WHAT TO WORK ON: Write out the material below exactly, beginning at the line that contains "From the list" and ending with its last line, both ends included; write nothing else.

** Begin **

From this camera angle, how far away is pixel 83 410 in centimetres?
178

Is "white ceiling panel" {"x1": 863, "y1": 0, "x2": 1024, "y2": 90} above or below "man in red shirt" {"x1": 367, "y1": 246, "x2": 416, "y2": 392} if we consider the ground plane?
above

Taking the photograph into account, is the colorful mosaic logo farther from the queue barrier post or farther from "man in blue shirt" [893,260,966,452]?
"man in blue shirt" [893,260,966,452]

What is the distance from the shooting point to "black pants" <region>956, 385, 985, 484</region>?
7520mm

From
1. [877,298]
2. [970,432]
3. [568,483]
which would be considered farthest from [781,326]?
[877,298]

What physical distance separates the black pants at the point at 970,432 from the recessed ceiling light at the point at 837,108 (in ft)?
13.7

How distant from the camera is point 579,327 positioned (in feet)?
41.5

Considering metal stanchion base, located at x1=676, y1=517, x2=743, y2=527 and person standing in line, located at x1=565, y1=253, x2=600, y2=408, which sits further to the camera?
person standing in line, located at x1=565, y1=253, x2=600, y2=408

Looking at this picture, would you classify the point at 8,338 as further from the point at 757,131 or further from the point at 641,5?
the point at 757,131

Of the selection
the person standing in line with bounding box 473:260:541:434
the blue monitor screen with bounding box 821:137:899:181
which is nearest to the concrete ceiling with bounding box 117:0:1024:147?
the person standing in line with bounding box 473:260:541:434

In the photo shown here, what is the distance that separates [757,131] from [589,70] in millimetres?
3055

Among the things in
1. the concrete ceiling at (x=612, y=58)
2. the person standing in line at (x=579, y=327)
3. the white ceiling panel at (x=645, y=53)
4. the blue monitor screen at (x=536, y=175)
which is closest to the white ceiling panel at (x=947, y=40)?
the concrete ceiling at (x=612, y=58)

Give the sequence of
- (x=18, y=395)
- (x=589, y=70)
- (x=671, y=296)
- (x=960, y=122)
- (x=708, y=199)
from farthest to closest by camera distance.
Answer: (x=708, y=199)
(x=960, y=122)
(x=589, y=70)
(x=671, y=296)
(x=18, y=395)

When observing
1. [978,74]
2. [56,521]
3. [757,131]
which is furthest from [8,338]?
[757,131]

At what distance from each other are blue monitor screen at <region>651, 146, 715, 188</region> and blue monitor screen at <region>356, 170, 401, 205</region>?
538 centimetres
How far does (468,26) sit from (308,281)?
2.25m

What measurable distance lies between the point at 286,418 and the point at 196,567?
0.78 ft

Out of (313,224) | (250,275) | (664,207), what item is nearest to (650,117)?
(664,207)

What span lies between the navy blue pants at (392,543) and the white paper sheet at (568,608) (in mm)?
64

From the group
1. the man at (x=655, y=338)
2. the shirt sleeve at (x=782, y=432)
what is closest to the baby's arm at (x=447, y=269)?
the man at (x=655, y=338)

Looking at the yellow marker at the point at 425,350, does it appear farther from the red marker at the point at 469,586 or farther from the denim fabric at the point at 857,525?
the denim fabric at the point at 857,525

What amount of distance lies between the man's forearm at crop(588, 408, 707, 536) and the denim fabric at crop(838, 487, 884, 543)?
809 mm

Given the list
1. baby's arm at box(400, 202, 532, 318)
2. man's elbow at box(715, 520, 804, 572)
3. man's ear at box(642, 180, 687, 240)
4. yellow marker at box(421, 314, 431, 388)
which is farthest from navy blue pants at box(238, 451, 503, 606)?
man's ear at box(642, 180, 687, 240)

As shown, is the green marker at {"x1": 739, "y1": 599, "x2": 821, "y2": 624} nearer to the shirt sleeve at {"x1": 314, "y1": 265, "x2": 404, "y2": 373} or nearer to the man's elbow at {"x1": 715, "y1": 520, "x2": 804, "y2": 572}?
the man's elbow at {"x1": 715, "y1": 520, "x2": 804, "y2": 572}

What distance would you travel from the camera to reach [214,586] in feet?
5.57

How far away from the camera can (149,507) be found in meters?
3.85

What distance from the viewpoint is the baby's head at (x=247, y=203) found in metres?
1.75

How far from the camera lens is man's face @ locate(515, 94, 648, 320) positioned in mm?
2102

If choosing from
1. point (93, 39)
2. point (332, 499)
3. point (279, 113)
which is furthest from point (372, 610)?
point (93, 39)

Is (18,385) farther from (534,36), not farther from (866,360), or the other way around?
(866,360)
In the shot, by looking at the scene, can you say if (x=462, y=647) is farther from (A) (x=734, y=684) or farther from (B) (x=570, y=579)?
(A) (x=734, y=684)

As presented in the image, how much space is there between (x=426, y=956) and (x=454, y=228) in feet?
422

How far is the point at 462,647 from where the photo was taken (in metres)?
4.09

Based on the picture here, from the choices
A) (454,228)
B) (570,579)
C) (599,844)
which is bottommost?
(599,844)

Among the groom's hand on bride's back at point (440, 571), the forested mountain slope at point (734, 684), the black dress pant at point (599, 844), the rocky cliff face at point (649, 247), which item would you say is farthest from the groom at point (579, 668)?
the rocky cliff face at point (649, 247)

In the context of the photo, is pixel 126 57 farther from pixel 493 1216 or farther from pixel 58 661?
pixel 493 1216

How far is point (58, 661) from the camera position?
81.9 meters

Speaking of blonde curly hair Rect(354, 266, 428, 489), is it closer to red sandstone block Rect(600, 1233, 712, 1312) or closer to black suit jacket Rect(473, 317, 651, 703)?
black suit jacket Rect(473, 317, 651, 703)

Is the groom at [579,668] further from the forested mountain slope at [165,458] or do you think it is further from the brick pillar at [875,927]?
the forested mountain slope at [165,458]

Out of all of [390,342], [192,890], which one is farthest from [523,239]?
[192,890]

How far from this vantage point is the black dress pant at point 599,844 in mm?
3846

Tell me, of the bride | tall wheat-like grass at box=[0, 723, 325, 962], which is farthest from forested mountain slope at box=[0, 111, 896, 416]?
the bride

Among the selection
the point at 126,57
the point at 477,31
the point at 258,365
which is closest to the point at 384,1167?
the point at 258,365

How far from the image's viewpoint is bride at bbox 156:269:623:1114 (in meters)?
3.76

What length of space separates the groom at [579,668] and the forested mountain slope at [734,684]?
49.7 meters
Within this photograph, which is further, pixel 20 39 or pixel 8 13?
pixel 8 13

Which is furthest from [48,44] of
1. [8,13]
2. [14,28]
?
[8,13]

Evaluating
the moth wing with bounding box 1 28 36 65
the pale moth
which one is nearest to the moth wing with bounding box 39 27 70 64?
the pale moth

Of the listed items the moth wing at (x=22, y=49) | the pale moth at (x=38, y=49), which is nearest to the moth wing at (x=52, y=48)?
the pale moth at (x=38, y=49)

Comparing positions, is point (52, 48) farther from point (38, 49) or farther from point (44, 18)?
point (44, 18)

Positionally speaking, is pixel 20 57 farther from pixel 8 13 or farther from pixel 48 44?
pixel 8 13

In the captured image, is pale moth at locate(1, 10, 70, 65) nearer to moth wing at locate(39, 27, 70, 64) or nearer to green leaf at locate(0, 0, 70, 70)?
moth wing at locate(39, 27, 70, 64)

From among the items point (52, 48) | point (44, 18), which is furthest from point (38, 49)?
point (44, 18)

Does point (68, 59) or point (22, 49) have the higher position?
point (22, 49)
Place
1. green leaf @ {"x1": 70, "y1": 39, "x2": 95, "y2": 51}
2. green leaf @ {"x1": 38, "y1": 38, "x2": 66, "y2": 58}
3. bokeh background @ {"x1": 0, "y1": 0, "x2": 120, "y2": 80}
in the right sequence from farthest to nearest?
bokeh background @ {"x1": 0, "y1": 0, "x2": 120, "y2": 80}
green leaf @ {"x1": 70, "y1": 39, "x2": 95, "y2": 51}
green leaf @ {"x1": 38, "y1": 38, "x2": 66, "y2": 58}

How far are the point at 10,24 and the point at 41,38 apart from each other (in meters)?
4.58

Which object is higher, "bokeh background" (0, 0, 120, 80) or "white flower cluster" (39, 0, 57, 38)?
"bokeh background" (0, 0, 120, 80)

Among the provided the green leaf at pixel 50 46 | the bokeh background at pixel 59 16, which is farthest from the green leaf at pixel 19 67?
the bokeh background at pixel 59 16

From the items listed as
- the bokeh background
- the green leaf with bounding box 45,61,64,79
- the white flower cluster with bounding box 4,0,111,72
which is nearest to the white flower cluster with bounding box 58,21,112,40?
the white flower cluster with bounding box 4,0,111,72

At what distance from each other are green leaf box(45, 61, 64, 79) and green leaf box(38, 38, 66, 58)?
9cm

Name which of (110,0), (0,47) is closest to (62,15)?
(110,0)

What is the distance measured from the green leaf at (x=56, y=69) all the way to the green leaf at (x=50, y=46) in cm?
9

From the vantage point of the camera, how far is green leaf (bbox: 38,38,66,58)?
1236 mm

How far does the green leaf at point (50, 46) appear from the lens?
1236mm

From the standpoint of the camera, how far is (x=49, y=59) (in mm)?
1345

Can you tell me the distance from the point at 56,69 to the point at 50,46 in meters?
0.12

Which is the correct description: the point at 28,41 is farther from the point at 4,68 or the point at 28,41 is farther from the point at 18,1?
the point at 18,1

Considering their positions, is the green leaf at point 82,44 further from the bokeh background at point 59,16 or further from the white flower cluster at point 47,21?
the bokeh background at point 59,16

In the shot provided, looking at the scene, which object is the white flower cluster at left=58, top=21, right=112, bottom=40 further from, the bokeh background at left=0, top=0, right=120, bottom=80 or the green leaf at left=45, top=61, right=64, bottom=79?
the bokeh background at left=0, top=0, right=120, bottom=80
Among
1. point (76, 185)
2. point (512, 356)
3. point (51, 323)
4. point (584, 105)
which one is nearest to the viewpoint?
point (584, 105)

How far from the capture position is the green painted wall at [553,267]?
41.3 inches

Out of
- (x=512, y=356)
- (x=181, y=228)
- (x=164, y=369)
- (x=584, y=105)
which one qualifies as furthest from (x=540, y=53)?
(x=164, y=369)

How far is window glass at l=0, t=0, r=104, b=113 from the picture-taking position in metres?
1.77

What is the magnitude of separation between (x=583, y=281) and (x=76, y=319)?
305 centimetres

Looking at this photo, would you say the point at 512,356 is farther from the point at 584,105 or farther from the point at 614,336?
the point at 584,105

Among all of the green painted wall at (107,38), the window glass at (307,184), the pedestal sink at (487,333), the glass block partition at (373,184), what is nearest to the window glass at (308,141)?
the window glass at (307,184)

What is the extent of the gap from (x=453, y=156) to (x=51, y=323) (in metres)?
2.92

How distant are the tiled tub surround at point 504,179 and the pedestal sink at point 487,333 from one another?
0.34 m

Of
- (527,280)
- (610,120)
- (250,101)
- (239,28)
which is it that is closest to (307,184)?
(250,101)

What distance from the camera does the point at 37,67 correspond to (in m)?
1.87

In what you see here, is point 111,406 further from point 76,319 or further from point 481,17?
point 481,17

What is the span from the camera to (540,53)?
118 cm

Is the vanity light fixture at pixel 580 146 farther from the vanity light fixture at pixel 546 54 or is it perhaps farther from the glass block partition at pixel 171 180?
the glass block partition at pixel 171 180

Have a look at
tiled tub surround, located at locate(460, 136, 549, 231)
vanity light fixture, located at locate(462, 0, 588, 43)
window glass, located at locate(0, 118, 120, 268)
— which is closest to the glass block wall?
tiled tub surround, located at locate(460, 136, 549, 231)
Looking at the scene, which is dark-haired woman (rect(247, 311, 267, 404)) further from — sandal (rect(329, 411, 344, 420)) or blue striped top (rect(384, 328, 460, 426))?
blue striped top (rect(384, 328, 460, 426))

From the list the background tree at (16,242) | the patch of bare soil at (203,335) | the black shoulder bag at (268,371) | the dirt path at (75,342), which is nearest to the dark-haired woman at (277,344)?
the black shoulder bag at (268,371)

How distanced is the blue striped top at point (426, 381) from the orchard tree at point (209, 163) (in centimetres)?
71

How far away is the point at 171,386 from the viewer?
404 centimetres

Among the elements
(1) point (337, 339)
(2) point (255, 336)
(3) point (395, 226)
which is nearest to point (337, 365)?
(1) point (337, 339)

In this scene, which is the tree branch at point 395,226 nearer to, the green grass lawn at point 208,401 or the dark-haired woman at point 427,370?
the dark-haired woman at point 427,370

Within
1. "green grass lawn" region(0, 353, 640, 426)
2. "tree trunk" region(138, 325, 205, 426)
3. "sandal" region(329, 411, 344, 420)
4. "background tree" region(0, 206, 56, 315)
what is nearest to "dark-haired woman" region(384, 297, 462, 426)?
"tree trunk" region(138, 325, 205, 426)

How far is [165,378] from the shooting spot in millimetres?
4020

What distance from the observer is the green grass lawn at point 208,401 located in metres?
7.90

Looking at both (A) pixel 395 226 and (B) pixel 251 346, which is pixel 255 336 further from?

** End **

TASK RESPONSE:
From the list the background tree at (16,242) | the patch of bare soil at (203,335) | the black shoulder bag at (268,371) | the dirt path at (75,342), which is nearest to the dark-haired woman at (277,344)?
the black shoulder bag at (268,371)

How distanced is the blue striped top at point (426, 381) from the orchard tree at point (209, 163) (in centimetres)?
71

How far away is the point at 171,386 from the viewer?
404 centimetres

Among the elements
(1) point (337, 339)
(2) point (255, 336)
(3) point (395, 226)
which is nearest to point (337, 365)?
(1) point (337, 339)

In this scene, which is the tree branch at point 395,226 nearer to, the green grass lawn at point 208,401 or the dark-haired woman at point 427,370?
the dark-haired woman at point 427,370

Within
1. "green grass lawn" region(0, 353, 640, 426)
2. "tree trunk" region(138, 325, 205, 426)
3. "sandal" region(329, 411, 344, 420)
4. "background tree" region(0, 206, 56, 315)
what is nearest to "dark-haired woman" region(384, 297, 462, 426)?
"tree trunk" region(138, 325, 205, 426)

How far is [165,378] from the shooting spot in millimetres?
4020

What distance from the observer is the green grass lawn at point 208,401 located in metres?
7.90

Looking at both (A) pixel 395 226 and (B) pixel 251 346, which is pixel 255 336 further from?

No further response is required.